Re: [tcljava-user] jacl 1.3.1 regexp

SourceForge Headquarters 225 Broadway Suite 1600 San Diego, CA 92101 +1 (858) 422-6466

Johannes Kleinlercher wrote:
> Hi all,
>
> I look for a way to parse an XML-File in IBMs wsadmin, which uses jacl
> 1.3.1 as a scripting language.
>
> I found a project called sa4was [1] on IBMs developerworks which does
> parsing XML with regexp. sa4was works with WebSpher 5.x (which used jacl
> 1.2.x) however in WebSphere 6.0 (which uses jacl 1.3.1) it doesn't work
> anymore.
>
> Some code in sa4was does the following:
>
> ============================================
>     while {[regexp {([^=]+)="([^"]*?)"(.*)} $restOfTag dontCare
> attributeName attributeValue restOfTag]} {
>         if {$attributeName == "id"} {
>             set idValue $attributeValue
>             break
>         }
>     }
> ============================================
>
> and there I get the error 
> "couldn't compile regular expression pattern: nested *?+"
>
>
> I found out that regexp changed in jacl 1.3.1 and non-greedy regexp
> (with this "*?" expression) doesn't work anymore. Is that right?  
>
> Questions:
> a) So are there workarounds for something like that? 
> b) Or are there some better ways to parse XML in jacl?
>   
Currently, there is no workaround except porting regexp code back to use 
the older Tcl 8.1
style regexp syntax. Very old versions of Jacl made use or the Oro 
regexp package, but it
was non free and had to be removed from Jacl.

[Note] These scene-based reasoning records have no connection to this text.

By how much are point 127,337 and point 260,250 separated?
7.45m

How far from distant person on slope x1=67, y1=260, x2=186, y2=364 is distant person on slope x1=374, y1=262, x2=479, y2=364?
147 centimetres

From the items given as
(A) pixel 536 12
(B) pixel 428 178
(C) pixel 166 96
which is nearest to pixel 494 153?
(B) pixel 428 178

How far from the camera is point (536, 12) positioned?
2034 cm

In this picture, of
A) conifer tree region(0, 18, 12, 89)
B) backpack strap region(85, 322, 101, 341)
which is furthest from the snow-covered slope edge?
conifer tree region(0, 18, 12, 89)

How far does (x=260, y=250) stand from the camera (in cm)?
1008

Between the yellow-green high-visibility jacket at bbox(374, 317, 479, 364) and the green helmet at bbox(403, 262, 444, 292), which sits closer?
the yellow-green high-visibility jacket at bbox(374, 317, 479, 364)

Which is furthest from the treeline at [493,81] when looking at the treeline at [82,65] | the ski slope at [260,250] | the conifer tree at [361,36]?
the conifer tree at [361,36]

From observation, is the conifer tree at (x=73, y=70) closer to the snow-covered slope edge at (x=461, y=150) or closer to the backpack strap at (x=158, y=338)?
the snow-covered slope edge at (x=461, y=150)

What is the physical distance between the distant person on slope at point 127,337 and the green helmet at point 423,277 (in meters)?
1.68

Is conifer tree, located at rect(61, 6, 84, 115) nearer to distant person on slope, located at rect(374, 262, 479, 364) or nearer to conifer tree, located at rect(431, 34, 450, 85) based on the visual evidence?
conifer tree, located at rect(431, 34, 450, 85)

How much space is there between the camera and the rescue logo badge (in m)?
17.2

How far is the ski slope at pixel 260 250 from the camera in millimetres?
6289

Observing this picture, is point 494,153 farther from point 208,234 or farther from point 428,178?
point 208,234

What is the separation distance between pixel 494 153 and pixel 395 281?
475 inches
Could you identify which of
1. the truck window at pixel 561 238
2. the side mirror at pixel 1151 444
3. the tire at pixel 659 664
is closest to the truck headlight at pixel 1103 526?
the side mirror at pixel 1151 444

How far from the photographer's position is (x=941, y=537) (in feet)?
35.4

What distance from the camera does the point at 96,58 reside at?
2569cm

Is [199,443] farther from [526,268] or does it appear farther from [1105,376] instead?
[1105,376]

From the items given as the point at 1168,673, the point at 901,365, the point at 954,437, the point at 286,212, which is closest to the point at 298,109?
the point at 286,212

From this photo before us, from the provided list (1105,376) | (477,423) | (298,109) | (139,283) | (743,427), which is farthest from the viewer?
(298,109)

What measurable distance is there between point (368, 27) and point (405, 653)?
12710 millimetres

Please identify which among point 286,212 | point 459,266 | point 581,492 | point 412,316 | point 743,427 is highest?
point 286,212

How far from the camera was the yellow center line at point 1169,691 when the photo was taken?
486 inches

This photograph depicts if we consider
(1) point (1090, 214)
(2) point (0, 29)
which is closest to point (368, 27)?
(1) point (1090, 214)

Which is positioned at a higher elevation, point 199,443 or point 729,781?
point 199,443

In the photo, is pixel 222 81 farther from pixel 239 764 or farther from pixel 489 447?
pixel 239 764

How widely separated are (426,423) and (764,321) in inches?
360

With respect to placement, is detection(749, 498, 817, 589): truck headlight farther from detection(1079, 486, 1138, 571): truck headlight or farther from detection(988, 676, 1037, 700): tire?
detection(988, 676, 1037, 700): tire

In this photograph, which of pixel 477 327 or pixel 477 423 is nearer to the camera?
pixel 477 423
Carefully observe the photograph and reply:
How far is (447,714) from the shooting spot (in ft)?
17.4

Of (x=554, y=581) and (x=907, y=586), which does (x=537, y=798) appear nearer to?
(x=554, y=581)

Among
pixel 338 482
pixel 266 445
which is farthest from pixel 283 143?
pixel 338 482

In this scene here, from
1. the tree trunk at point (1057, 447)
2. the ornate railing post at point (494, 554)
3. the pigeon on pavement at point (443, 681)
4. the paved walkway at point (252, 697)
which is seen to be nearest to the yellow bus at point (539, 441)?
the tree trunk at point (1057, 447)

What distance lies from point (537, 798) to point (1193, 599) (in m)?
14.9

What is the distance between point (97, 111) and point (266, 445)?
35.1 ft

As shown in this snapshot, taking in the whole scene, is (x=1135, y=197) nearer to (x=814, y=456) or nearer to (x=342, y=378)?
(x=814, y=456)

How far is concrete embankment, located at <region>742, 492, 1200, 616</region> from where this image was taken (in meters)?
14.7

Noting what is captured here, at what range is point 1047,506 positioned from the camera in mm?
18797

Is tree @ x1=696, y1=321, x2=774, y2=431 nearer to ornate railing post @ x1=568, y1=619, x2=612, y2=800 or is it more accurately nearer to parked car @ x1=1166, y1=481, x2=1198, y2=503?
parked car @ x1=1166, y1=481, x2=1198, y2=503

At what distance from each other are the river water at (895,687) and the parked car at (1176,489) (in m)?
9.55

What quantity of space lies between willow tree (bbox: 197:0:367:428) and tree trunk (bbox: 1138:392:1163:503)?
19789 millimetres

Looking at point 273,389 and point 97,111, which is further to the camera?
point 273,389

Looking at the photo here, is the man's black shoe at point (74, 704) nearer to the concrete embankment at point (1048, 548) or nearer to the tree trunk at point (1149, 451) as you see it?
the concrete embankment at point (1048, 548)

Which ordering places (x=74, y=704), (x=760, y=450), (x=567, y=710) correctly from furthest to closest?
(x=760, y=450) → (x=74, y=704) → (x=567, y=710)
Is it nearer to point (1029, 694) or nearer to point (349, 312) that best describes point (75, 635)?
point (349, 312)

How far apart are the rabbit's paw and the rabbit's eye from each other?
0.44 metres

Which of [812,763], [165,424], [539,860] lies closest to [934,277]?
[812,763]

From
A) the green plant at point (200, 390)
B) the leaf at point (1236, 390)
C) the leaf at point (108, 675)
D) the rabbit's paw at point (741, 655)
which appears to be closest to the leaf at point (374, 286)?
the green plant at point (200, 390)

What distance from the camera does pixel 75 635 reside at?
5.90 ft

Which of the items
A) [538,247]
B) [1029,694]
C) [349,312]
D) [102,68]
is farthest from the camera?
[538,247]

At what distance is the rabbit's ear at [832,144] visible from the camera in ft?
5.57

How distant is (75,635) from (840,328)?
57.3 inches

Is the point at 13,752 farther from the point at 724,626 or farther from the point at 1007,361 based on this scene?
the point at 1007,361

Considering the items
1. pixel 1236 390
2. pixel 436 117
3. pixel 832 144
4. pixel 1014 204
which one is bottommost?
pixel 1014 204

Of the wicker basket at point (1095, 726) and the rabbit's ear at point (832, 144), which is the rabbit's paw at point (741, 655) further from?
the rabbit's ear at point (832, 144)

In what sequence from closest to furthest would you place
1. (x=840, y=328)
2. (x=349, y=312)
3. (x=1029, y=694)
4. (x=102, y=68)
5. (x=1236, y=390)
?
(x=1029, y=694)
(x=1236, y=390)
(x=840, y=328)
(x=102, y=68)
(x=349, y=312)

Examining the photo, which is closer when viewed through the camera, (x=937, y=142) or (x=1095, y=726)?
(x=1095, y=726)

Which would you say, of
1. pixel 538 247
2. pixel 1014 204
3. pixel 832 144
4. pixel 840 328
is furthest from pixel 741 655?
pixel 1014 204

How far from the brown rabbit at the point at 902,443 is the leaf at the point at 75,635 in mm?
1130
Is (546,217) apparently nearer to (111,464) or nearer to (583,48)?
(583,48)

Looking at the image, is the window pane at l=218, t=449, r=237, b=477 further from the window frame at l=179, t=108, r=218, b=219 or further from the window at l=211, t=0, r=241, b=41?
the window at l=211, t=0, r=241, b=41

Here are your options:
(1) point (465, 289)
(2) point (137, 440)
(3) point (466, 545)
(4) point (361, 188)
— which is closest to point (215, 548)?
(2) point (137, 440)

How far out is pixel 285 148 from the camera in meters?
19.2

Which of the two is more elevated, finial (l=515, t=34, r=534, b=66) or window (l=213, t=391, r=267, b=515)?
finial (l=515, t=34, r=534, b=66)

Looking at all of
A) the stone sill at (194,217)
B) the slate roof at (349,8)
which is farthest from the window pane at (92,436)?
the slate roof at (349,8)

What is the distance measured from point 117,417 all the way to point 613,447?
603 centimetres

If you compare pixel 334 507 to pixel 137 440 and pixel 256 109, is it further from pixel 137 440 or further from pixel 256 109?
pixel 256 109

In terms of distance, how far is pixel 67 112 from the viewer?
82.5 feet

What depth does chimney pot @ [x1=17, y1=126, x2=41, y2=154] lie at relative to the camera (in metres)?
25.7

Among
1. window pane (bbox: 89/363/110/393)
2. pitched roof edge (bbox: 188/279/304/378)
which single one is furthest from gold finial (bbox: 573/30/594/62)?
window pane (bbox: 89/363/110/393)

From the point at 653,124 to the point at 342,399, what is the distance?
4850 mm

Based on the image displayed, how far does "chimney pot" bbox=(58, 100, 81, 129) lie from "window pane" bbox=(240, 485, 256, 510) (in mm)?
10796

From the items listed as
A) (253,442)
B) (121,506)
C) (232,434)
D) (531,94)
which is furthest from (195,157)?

But, lets back up a minute. I would not even suggest that you use regexp 
commands to parse
your XML code. Using a series of regexp call like that is going to be 
SLOW! There is just
no way around it, you would be much better off using a XML parsing 
engine written in Java.
There are lots and lot of them available. You could create your XML 
parser in Java and build
up a DOM in memory and then pass a handle to the DOM back to your Tcl 
scripts. It is actually
quite easy to examine and decode a DOM tree with Tcl code once you have 
your own utility
procs that examine subtrees and extract data from nodes.

I hope that helps
Mo DeJong